Jiang Cheng lo miraba y casi se reía. El chico parecía inadecuado para el papel.
"Entonces será Wang Xu," dijo Dugu. "Comenzarán a practicar mañana." Le entregó la pelota al baloncesto que estaba en su escritorio. "Esta es una buena pelota, revisé los armarios del gimnasio y las pelotas no son buenas, así que compramos esta. Asegúrense de que usen pelotas nuevas para el partido, practiquen con las mejores."
"Gracias, señor Dugu." Guo Xu tomó la pelota y la golpeó en el suelo dos veces.
Jiang Cheng observó sus movimientos. No estaban mal, aunque no parecían especialmente impresionantes, al menos sabía cómo jugar.
Wang Xu se veía presumido, probablemente también era bueno jugando baloncesto y puede que incluso se creyera un jugador excelente. Lu Xiaobin había estado callado todo el tiempo, pero era el más alto, con una altura que llegaba a los 1,90 metros, y muy musculoso. Se veía firme.
Los suplentes eran fáciles de encontrar. Aunque era un curso de humanidades, los chicos no eran pocos. Wang Jiuhi, el capitán, llamó a algunos de los chicos en la fila de atrás y todos se quedaron.
Muchos querían participar ya que estaban libres durante las horas de estudio para ir al gimnasio.
Dugu ya había reservado un espacio en el gimnasio, lo que a Jiang Cheng le parecía cansino. Eran chicos del curso inferior de una escuela vieja y desmantelada; sus calificaciones no subían, pero su condición física tampoco era brillante. Sin embargo, Dugu estaba lleno de energía.
"Voy a ver vuestro nivel." Wang Xu agarró la pelota y se puso en el centro del gimnasio con una actitud de capitán.
"¿Cuántas veces habéis jugado juntos?" preguntó alguien. "Su nivel no requiere que lo veamos, ¿verdad?"
"Es mejor que nos familiaricemos unos con otros," dijo Wang Xu con una expresión seria y miró a Jiang Cheng, que se había sentado en el borde del gimnasio. "¿Por qué no intentas primero, Jiang Cheng? Acabas de transferirte, no sé tu nivel real."

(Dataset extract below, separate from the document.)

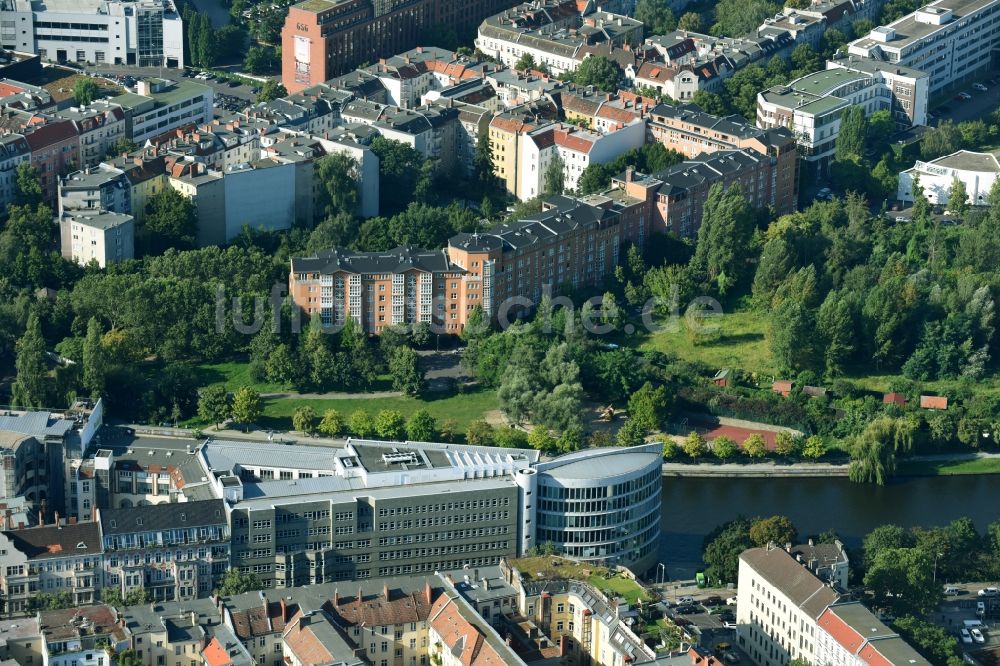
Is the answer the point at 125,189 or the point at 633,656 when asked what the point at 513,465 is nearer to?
the point at 633,656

"Vale." Jiang Cheng se levantó, quitándose la chaqueta.
"Pasame la pelota," dijo Wang Xu, arrojándosela y adoptando una postura defensiva.
"De acuerdo." Jiang Cheng atrapó la pelota, probó su rebote y corrió hacia Wang Xu con la pelota en mano.
Wang Xu se quedó inmóvil. Cuando estuvo a punto de interponerse, Jiang Cheng había pasado por su lado izquierdo y disparó desde tres pasos. La pelota entró.
"¡Puede!" exclamó Guo Xu.
"Espera," dijo el rostro de Wang Xu comenzaba a mostrar cierta incomodidad. "Aún no he dicho que empiece, ¿acaso te estás escondiendo?"
"Eh." Jiang Cheng cogió la pelota y se puso al otro lado de Wang Xu.
Wang Xu hizo una serie de gestos antes de levantar su barbilla: "¡Vamos!"